5. Why in God's name am I wearing these goofy 3D glasses if there are no 3D effects to speak of?
6. Shyamalan's complete lack of interest in properly choreographing fight sequences, or making them seem interesting, dangerous or exciting. The half-speed kung fu demonstration from the local dojo before the screening was more exciting.
7. The arrow tattoo on Aang's head was really dumb looking...what's that for again?
8. I didn't care about a single character in the film, what they were doing, or where they were going.
9. The fact that Zuko (Patel) had to tell the audience at least a dozen times that he hoped to win back his father's love and take his place in line for the throne.
10. The fact that we hear that Aang left the monks before his training is complete, then get a pointless flashback scene showing us as much just before the film's climax...
11. ...which is so utterly confusing, disjointed, and dark that you don't know what's going on. It's like trying to assemble a jigsaw puzzle in the dark. With pieces missing.
12. If you can control water, and the guy who is attacking you can manipulate fire (but has to have fire nearby), why not just use the water to snuff the fire, then fight when you can use your magic and he can't?
13. Same for air.
14. Or land. Dirt can smother fire too.
15. The blue filter that is used for no good reason.

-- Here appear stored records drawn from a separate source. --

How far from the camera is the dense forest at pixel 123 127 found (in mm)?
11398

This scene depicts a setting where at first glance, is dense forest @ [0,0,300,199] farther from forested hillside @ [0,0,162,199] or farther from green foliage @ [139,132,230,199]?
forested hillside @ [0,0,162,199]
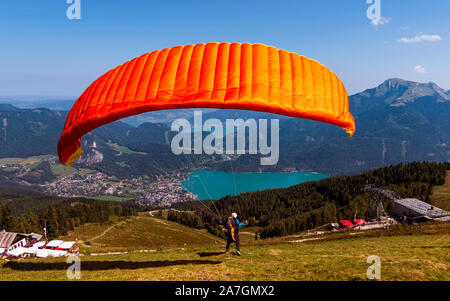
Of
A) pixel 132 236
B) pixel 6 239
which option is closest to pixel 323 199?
pixel 132 236

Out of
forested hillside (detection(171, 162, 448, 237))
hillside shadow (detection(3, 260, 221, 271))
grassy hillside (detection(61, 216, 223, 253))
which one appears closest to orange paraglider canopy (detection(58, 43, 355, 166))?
hillside shadow (detection(3, 260, 221, 271))

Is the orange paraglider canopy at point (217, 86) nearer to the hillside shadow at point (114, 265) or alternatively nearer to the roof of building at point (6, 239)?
the hillside shadow at point (114, 265)

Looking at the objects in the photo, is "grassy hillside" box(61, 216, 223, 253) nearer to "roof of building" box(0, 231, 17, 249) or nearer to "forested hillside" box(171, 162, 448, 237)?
"roof of building" box(0, 231, 17, 249)

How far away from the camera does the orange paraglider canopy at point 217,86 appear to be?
24.9 feet

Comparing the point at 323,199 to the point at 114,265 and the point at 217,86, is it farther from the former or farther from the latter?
the point at 217,86

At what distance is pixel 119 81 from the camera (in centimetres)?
884

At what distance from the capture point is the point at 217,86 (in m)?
7.83

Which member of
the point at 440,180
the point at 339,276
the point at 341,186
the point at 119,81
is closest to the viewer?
the point at 339,276

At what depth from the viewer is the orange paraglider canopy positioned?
758 cm

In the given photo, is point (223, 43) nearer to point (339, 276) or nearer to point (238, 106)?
point (238, 106)

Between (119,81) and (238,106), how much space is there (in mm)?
4149

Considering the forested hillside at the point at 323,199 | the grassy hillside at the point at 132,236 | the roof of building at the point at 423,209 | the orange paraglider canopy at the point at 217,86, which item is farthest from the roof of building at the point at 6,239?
the roof of building at the point at 423,209

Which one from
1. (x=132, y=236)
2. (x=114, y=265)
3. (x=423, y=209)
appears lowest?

16. After two good films and one watchable one, Shyamalan hasn't directed anything worth seeing in nearly a decade.
17. Even though this is based on a Nickelodeon cartoon series, Shyamalan wrote, directed and produced this turd, which only kind of makes it the first movie he didn't fully create, but his fourth in a row that completely sucks.
18. The slow motion. Yes, again. I really hated that.

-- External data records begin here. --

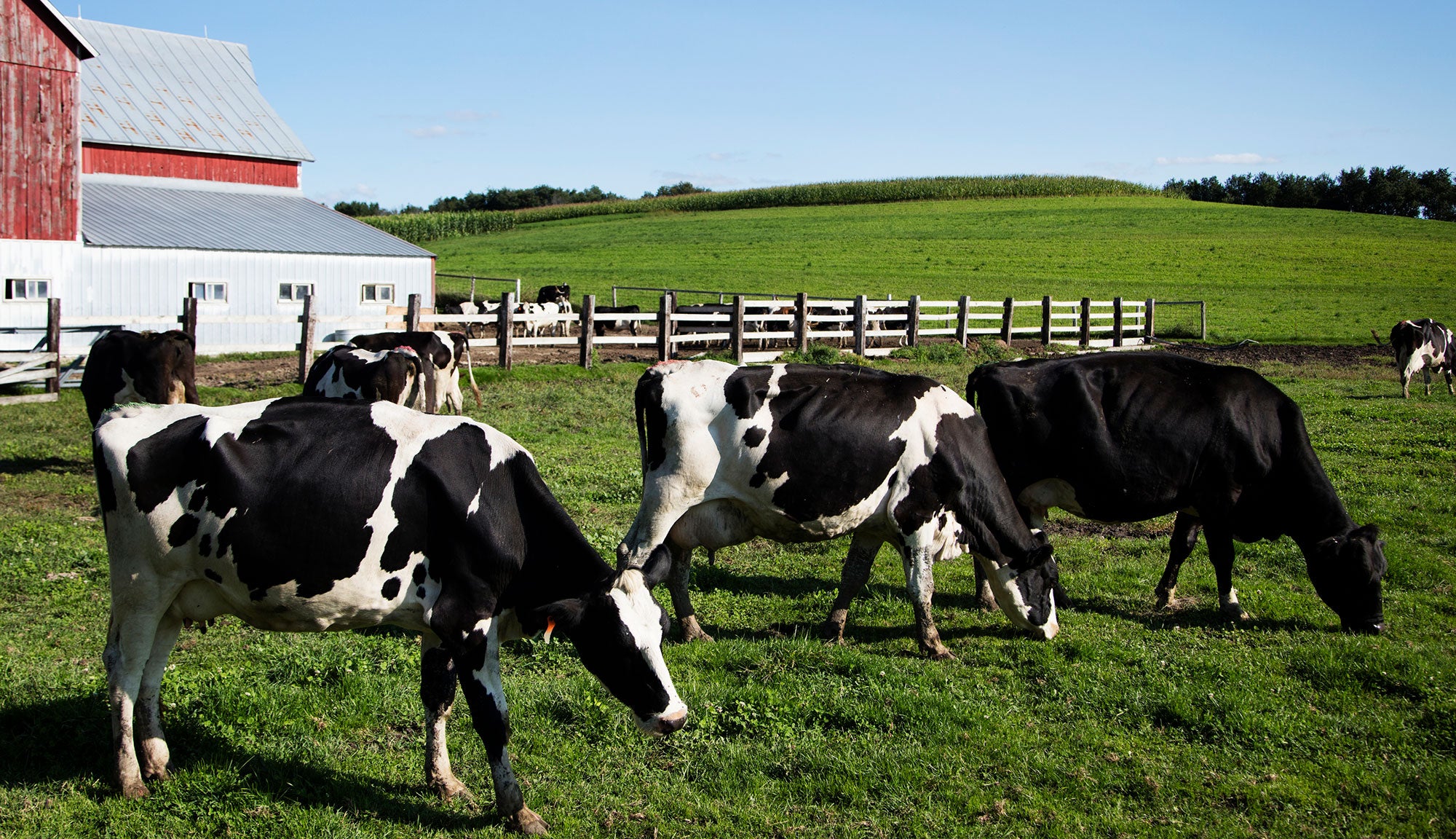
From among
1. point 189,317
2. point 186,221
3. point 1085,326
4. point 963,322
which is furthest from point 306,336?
point 1085,326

19. Did I mention I had to wear nausea-inducing 3D glasses, and THERE WAS NO 3D?
20. Tai chi is great exercise and wonderful for developing discipline and body control. It is not, however, a visually appealing fighting style, even if you throw some fire, dirt, or blobs of water in front of it.
21. These brutal firebenders that took over the rest of the world can't seem to even come close to containing Aang, and that is boring.

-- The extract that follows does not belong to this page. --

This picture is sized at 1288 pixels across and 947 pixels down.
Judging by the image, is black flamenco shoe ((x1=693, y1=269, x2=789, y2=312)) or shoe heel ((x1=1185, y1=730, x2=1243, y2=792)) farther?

22. That they called Aang the "Avatar" (which they did over and over and over) with the softer initial "a" (saying it as "ahvatar"), you know, so as not to confuse it with that movie about those blue aliens.
23. That Jackson Rathbone is appearing in two crappy movies opening the same week.
24. The "Book 1" card that appeared at the beginning, leading me to believe there's a sequel coming...
25. then confirming that fear with a reveal of a character I apparently, as someone completely unfamiliar with the series (as I imagine a fair number of moviegoers will be), am supposed to tremble in fear upon seeing, despite the fact that this person was on the surface a completely innocuous-looking character, and though this person was mentioned previously, there was no context as to why it's important that they're appearing now at the very end.